[Seitentext]:
________________________________________

Jürgen Kaczmarek, Ronald Schober, Alfred Sieling

Team

Ausstattung: Anna Kirschstein
Inszenierung: Julia Heymann
Fotos: Jochen Quast

Kritiken

Cellesche Zeitung | 19.10.2009 | von Jörg Worat

Liebe zu Wessi wird zum Höllentrip

Lust auf eine gemütliche Theaterstunde? Dann bitte auf keinen Fall zu „Akte R“ in den Malersaal des Schlosstheaters gehen – denn die Premiere von Mirko Böttchers Stück warf einen tiefschwarzen Blick auf ein Schicksal in der DDR.

Zwanzig Jahre ist es her, dass die Mauer fiel. Schon wird zuweilen, mal mehr und mal weniger heimlich, so etwas wie eine Sehnsucht nach alten DDR-Zeiten geäußert. Weit entfernt von jeder Verklärung ist indes Mirko Böttchers Theaterstück „Akte R“. Die Besucher der Premiere im Malersaal bekamen schwere Kost serviert.

Hauptfigur ist der Ostberliner Teenager Marko Rohrbach, ein unbedarfter Kellner, schwer in einen Staatssekretär aus dem Westen verknallt. Das weckt das Interesse der Stasi. Marko weigert sich jedoch, den Geliebten zu bespitzeln. Auftakt zu einem Höllentrip: Erst bekommt der Junge immer mehr Ärger am Arbeitsplatz, und nach einem Fluchtversuch gehen die Lichter endgültig aus – im Gefängnis ist Marko hilflos der Willkür der Verhör-Offiziere ausgeliefert.

________________________________________

[Erfasstes Material]:
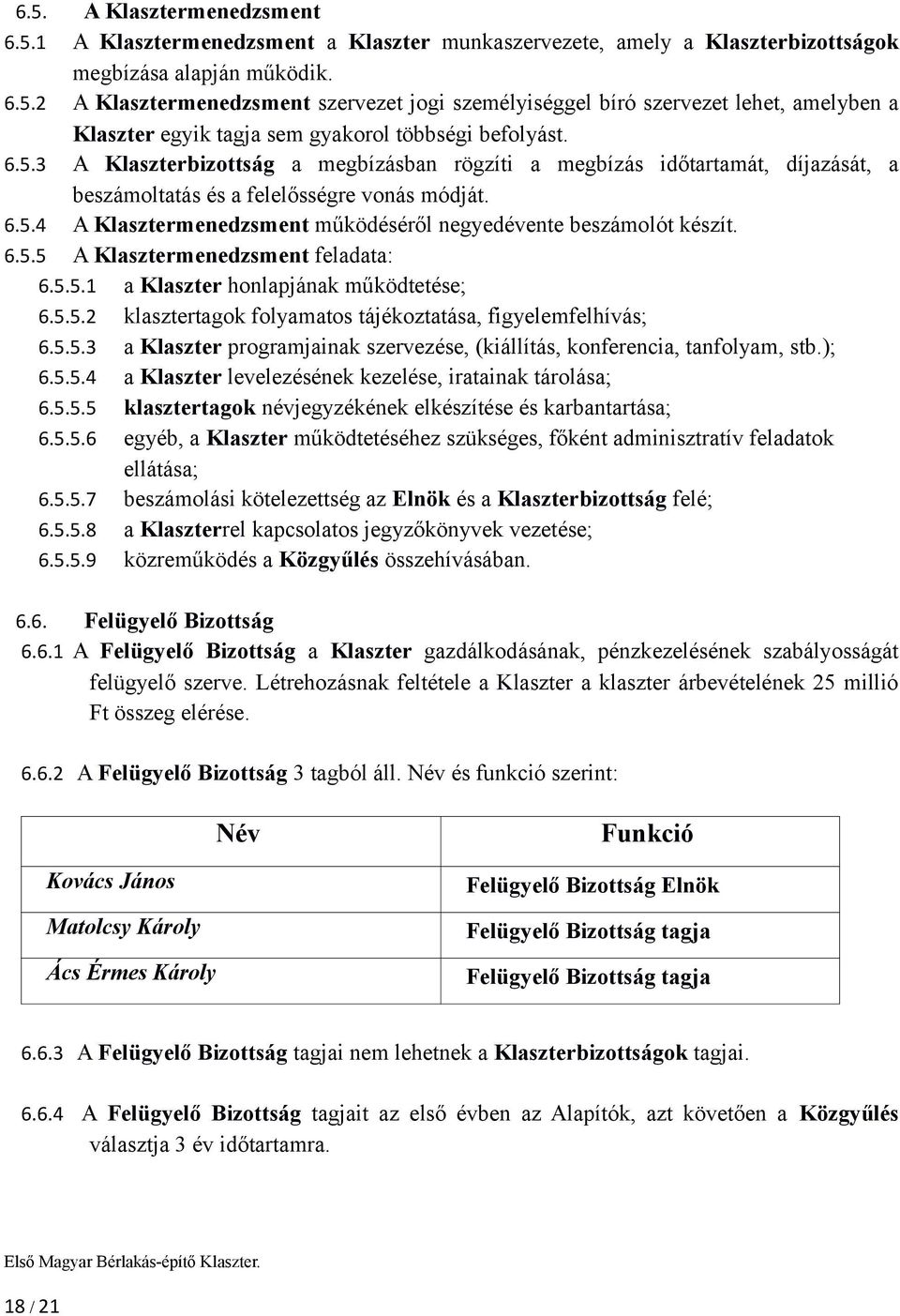 6.5. A Klasztermenedzsment

6.5.1 A Klasztermenedzsment a Klaszter munkaszervezete, amely a Klaszterbizottságok megbízása alapján működik.

6.5.2 A Klasztermenedzsment szervezet jogi személyiséggel bíró szervezet lehet, amelyben a Klaszter egyik tagja sem gyakorol többségi befolyást.

6.5.3 A Klaszterbizottság a megbízásban rögzíti a megbízás időtartamát, díjazását, a beszámoltatás és a felelősségre vonás módját.

6.5.4 A Klasztermenedzsment működéséről negyedévente beszámolót készít.

6.5.5 A Klasztermenedzsment feladata:

6.5.5.1 a Klaszter honlapjának működtetése;

6.5.5.2 klasztertagok folyamatos tájékoztatása, figyelemfelhívás;

6.5.5.3 a Klaszter programjainak szervezése, (kiállítás, konferencia, tanfolyam, stb.);

6.5.5.4 a Klaszter levelezésének kezelése, iratainak tárolása;

6.5.5.5 klasztertagok névjegyzékének elkészítése és karbantartása;

6.5.5.6 egyéb, a Klaszter működtetéséhez szükséges, főként adminisztratív feladatok ellátása;

6.5.5.7 beszámolási kötelezettség az Elnök és a Klaszterbizottság felé;

6.5.5.8 a Klaszterrel kapcsolatos jegyzőkönyvek vezetése;

6.5.5.9 közreműködés a Közgyűlés összehívásában.

6.6. Felügyelő Bizottság

6.6.1 A Felügyelő Bizottság a Klaszter gazdálkodásának, pénzkezelésének szabályosságát felügyelő szerve. Létrehozásnak feltétele a Klaszter a klaszter árbevételének 25 millió Ft összeg elérése.

6.6.2 A Felügyelő Bizottság 3 tagból áll. Név és funkció szerint:

| Név | Funkció |
|---|---|
| Kovács János | Felügyelő Bizottság Elnök |
| Matolcsy Károly | Felügyelő Bizottság tagja |
| Ács Érmes Károly | Felügyelő Bizottság tagja |

6.6.3 A Felügyelő Bizottság tagjai nem lehetnek a Klaszterbizottságok tagjai.

6.6.4 A Felügyelő Bizottság tagjait az első évben az Alapítók, azt követően a Közgyűlés választja 3 év időtartamra.

Első Magyar Bérlakás-építő Klaszter.

18 / 21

________________________________________

Setze die Theaterkritik zu „Akte R“ im Anschluss an ihren letzten Satz fort.

[Antwortbereich]:
Ein Stück nach einer authentischen Geschichte, bei dessen Umsetzung Regisseurin Julia Heymann sich eine ganze Menge hat einfallen lassen. Sie setzt sehr auf das theatrale Moment, das dem etwas plakativen Originaltext in der Tat zuweilen fehlt, und geht dabei recht weit. So muss man mit überspitzten Gefühlsäußerungen der Figuren rechnen. Auch kommt es zu Verfremdungen – ein Kontaktoffizier zieht etwa beim Versuch, Marko mit der Aussicht auf einen Trabbi zu ködern, plötzlich ein Spielzeugauto hervor. Und der geliebte Staatssekretär diskutiert zwar mit dem Freund über die Flucht, Gestik und Tonfall entsprechen dabei aber eher dem hohlen Pathos bei gewissen Politikerreden.

Die Regieeinfälle zünden unterschiedlich gut. Manchmal sind sie brillant. Geschickt wird beispielsweise der Abschied vom Geliebten mit dem Auftritt des Kontaktoffiziers zusammengeschnitten. Und wenn die beiden Vernehmer plötzlich Stasi-Lieder singen, in denen sie beklagen, dass so wenig Zeit für den Aufenthalt zuhause wie auch für das Tragen der Orden bleibe, wirkt das ebenso bizarr wie monströs. Die ursprünglich getrennten Verhörszenen hat Heymann komplett zusammengelegt und somit stark verdichtet. Mit äußerst fiesen Momenten, obwohl es gar nicht zu Exzessen körperlicher Gewalt kommt. Die Vorstellung dauert nur eine knappe Stunde, wirkt aber länger – durch die beachtliche Intensität. Ronald Schober schont sich in der Darstellung des Marko nicht eine Sekunde. Diese Verzweiflung geht kräftig an die Nieren, wenngleich Schober manchmal Manierismen in Gestik und Mimik entwickelt. Alfred Sieling und Jürgen Kaczmarek spielen ihre Mehrfachrollen konsequent und stimmig.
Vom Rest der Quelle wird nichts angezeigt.